McMaster started his talk with, “I’m the CEO of Cyanogen. We’re attempting to take Android away from Google.”
He further explained that Cyanogen is developing a version of Android which would be open at every level. Something that other developers and partners could utilize to create their own tightly integrated services. Think of stuff that would be able to compete with Google Now, and that paints a broad picture.
“We’re making a version of Android that is more open so we can integrate with more partners so their servicers can be tier one services, so startups working on [artificial intelligence] or other problems don’t get stuck having you have to launch a stupid little application that inevitably gets acquired by Google or Apple. These companies can thrive on non-Google Android,” explained McMaster.

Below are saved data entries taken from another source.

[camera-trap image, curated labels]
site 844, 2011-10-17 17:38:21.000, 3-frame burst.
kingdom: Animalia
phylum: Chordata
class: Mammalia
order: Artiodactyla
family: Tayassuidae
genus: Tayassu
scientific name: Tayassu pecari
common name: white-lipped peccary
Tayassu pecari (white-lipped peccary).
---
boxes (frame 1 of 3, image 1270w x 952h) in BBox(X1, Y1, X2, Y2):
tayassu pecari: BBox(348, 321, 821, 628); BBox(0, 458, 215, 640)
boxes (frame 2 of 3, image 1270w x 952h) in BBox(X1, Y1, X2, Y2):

Is Cyanogen concerned that Google might not think too highly of this strategy? No because it sees its future as being Google-free. McMaster says Cyanogen will have its own app store in 18 months. Of course, there is nothing to stop Google from impeding Cyanogen's plans either.
We are not sure how Cyanogen intends to achieve this vision, given how dependent it currently is on Google and its services (including the control the company has over the platform). Even open source projects need some center mass for an ecosystem to interconnect with and seek guidance from, the Android Open Source Project and Ubuntu are good examples of that.
There will certainly be an issue of how patented technologies or techniques are leveraged in whatever Cyanogen makes. Android may be “free,” but it is not without cost. Even companies that are not directly tied into the AOSP, like Microsoft, receive license fees for patents that are utilized in Android.